Any stories that I’ve written that started with an outline felt too stiff, like I was trying to force pieces of a puzzle together that just didn’t want to fit. The writing was methodical, mechanical, boring even, trying desperately to adhere to the outline that was already established. There was no room for movement because if I strayed too far from the outline, I would never find my way back. I spent more time in front of my notebook than actually writing as I tried to plan plot points in chapter 27, then flip back to chapter 3 to make sure everything lined up. It was tortuous, unproductive, and in the end, didn’t really work. I was so focused on plot that the writing became a second thought. When the writing finally began, there was no sense of discovery. It was like reading a book that already had the ending spoiled, and who wants to keep reading after that?
The stories that I wrote with no outline or plan had a better flow, more attention to detail, and above all, they felt honest. I liked discovering the story as I went, as though it was being told to me and I was simply writing it down. The characters determined the plot, they grew right before my eyes, they set the direction, and I couldn’t wait to discover what would happen next. There was so much freedom. I always had a destination in mind, things I wanted to say or do, but I never let that determine or affect what I was working on in a given moment. I would get there when the time was right and discover new things along the way. But discovery doesn’t come without a price. There were times when things just didn’t work, where the plot just didn’t seem to make sense, if it was even there at all. Despite that, I still feel that these off the cuff stories have helped me grow as a writer more than any stories that were preceded by a carefully thought-out plan. We grow as writers by writing.

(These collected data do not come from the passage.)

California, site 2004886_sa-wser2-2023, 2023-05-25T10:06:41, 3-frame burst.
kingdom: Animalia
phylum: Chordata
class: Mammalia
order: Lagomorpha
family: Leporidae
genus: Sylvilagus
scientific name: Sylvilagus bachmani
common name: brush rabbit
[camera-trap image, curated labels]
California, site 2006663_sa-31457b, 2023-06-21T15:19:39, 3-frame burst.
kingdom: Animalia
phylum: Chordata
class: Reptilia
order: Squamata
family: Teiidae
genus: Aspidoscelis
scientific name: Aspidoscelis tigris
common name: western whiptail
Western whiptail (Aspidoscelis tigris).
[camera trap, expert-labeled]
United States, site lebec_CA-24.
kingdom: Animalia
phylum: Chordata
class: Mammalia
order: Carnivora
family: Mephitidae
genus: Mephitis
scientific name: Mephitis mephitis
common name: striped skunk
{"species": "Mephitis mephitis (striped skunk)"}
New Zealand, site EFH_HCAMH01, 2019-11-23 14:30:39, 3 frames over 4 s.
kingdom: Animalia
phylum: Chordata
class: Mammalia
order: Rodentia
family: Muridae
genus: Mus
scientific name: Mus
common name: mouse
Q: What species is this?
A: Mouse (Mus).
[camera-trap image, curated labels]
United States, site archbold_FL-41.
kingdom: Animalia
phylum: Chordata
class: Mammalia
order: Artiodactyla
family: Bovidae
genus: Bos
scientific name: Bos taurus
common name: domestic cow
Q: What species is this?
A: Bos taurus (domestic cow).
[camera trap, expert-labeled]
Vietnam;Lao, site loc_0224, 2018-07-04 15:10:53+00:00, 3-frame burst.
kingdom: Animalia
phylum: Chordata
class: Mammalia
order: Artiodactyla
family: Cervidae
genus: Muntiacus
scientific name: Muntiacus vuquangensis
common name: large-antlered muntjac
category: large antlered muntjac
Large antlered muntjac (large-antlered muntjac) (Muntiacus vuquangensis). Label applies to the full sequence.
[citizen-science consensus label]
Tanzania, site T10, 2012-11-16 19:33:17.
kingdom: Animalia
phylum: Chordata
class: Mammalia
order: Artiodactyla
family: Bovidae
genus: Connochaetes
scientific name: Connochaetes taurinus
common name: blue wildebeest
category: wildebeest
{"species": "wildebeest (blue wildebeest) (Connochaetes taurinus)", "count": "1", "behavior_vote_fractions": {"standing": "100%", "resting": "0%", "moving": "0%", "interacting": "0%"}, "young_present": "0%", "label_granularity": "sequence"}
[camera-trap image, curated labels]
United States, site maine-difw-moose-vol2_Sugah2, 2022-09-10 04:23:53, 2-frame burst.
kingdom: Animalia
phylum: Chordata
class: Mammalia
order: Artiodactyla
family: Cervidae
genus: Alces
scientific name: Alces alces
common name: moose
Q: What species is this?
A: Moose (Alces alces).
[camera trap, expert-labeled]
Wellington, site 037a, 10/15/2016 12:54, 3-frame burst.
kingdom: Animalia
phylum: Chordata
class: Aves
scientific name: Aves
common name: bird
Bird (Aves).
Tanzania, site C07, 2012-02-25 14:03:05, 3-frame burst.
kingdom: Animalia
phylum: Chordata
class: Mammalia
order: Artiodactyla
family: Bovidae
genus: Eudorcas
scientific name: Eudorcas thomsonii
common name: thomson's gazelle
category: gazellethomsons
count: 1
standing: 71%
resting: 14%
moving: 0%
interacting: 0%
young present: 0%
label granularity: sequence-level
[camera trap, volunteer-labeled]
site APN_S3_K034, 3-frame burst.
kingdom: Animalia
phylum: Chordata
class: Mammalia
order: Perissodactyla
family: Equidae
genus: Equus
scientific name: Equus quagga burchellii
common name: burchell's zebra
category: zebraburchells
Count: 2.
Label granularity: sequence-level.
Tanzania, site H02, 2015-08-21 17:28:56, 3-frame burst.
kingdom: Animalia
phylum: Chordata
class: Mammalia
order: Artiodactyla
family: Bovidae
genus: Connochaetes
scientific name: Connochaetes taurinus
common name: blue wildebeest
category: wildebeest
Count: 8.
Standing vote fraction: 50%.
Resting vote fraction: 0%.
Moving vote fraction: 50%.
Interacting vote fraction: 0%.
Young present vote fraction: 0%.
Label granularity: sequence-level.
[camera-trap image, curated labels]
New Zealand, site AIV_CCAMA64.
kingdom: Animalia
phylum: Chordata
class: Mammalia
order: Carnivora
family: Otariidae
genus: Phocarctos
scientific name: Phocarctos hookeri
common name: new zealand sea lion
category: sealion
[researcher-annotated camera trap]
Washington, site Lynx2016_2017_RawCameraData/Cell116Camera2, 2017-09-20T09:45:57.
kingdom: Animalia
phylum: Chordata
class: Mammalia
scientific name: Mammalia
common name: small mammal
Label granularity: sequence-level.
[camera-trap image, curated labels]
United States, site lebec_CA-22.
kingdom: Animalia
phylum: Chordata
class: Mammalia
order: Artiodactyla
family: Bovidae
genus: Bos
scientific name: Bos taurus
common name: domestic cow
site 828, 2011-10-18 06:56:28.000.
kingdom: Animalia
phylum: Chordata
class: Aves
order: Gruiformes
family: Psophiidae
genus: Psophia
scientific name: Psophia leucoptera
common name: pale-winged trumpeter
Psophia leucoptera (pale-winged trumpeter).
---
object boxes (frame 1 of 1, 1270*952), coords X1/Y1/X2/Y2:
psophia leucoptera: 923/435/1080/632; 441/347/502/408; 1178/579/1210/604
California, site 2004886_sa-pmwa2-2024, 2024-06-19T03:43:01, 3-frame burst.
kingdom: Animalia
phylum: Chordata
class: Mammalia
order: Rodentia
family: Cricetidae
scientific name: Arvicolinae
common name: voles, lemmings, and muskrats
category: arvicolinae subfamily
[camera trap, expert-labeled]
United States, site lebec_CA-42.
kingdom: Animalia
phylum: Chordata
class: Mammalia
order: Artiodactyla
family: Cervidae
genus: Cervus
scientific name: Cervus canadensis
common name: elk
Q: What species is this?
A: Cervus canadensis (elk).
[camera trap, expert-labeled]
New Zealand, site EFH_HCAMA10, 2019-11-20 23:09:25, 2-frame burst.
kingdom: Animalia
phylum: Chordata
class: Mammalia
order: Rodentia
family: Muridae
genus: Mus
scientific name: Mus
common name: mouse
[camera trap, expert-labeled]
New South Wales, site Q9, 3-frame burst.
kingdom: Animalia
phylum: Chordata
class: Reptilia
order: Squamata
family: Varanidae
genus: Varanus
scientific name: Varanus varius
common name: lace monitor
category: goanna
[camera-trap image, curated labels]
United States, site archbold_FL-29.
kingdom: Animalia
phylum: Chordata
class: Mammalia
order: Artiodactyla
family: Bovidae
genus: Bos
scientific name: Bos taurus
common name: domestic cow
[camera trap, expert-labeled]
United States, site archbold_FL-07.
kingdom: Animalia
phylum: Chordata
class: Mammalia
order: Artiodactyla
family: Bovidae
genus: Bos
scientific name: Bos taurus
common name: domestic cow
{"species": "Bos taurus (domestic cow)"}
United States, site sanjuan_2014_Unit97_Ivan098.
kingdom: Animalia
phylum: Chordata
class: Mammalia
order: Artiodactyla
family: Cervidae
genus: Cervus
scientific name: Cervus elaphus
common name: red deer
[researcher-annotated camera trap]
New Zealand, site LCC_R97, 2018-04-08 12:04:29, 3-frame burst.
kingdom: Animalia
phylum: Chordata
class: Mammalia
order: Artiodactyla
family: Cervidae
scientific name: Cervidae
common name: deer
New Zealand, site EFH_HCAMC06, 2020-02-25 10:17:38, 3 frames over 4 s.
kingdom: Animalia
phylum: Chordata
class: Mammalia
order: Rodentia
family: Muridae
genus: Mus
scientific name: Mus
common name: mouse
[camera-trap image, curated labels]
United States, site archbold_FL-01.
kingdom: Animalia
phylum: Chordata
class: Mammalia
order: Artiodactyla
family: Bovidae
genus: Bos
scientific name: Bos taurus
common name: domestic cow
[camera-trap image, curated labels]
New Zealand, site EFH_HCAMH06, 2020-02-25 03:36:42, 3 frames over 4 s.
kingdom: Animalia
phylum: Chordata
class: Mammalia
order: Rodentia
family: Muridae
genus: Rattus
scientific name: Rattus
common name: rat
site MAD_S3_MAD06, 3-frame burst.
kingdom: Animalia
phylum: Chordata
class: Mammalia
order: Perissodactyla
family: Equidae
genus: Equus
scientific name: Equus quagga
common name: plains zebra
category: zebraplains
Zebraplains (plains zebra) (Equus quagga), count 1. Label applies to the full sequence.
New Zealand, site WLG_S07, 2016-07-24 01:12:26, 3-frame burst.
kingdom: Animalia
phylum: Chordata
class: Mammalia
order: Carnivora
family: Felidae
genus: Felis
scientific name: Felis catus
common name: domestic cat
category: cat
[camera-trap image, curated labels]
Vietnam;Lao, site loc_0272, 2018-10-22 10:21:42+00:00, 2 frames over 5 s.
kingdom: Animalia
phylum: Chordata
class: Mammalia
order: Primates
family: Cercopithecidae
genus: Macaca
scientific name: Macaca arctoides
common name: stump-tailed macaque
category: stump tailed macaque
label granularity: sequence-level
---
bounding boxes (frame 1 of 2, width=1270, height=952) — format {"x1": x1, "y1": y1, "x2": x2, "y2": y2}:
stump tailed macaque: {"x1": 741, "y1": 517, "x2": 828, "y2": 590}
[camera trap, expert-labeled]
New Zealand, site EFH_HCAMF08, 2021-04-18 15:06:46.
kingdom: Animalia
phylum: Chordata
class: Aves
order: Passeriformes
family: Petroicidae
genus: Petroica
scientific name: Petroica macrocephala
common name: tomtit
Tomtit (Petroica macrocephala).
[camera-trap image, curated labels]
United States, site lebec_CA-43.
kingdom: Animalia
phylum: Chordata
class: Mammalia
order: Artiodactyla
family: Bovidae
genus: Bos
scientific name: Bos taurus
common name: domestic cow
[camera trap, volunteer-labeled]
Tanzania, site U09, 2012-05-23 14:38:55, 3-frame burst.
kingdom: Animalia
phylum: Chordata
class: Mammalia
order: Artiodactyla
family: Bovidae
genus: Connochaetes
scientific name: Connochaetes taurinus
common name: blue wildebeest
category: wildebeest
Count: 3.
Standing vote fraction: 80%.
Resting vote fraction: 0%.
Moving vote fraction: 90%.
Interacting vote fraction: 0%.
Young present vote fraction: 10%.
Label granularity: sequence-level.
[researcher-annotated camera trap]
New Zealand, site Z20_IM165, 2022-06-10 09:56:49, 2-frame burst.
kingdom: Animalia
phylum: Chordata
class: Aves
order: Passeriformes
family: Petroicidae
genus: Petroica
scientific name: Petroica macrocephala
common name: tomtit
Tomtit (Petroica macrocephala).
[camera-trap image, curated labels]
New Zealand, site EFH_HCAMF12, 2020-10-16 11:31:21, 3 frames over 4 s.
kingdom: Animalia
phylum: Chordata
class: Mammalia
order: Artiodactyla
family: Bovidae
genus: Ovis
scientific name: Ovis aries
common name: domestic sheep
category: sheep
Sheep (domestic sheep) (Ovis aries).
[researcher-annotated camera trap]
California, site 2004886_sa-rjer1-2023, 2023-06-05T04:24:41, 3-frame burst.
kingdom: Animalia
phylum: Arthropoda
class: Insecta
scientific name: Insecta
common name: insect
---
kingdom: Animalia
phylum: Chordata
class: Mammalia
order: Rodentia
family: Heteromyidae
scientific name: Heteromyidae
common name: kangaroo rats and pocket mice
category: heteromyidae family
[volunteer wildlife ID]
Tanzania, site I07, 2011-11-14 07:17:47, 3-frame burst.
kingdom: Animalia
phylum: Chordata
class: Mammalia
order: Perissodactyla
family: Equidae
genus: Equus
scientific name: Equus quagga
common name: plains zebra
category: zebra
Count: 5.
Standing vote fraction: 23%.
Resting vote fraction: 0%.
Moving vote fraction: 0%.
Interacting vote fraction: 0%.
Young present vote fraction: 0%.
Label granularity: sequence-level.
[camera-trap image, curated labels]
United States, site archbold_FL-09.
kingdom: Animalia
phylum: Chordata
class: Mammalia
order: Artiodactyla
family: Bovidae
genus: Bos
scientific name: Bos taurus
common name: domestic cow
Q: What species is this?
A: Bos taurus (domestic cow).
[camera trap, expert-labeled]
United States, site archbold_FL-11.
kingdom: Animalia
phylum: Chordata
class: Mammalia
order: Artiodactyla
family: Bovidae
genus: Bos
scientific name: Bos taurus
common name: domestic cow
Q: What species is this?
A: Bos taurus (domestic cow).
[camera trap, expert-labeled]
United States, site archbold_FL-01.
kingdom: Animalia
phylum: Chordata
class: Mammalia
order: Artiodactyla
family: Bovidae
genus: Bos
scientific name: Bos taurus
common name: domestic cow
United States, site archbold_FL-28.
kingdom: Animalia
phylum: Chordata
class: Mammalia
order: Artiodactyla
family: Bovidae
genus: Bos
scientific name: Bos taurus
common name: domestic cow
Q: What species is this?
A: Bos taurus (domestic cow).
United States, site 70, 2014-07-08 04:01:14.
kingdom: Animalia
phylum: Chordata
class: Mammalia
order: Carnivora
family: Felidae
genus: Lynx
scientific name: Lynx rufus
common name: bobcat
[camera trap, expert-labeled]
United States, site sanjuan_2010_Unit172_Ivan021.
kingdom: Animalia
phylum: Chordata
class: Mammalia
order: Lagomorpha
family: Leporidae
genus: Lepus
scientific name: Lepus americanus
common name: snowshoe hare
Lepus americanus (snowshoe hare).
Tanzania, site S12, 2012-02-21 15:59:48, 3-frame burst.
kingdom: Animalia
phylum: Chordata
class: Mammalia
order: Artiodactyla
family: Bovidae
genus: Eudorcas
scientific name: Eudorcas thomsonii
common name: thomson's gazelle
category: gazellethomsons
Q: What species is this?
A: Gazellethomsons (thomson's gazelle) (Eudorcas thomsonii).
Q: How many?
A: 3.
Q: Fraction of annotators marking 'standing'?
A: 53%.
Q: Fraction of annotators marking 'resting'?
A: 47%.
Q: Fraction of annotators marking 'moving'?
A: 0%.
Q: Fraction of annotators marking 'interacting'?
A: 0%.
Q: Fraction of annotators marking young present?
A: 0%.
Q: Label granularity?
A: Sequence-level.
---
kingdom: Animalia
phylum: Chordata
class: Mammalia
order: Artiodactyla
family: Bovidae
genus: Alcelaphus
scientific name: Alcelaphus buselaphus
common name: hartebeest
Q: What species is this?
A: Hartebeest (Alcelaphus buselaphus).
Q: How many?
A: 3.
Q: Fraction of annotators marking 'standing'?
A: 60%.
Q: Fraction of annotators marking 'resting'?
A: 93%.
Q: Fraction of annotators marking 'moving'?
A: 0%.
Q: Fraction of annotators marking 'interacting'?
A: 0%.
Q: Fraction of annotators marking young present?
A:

The approach that I take now does not involve outlines or any real planning. I don’t want to lose the spontaneity or the discovery that comes with simply writing. However, I still know where I’m going. I always have a destination in mind, however small, be it the next scene, the final words, or even the smallest of ideas. How I get there, though, is something that unravels along the way and sometimes the curiosity, the tangents, or straying can lead to amazing things.
When I think of my journey to the ocean, I wouldn’t change a thing. I’m thankful for that lime green binder because it reminded us of where we were going. But sometimes you have to throw that binder in the back seat and just see where you end up. What you discover might surprise you.
Do you swear by outlines or do you fly by the seat of your pants? Do you have another method all together?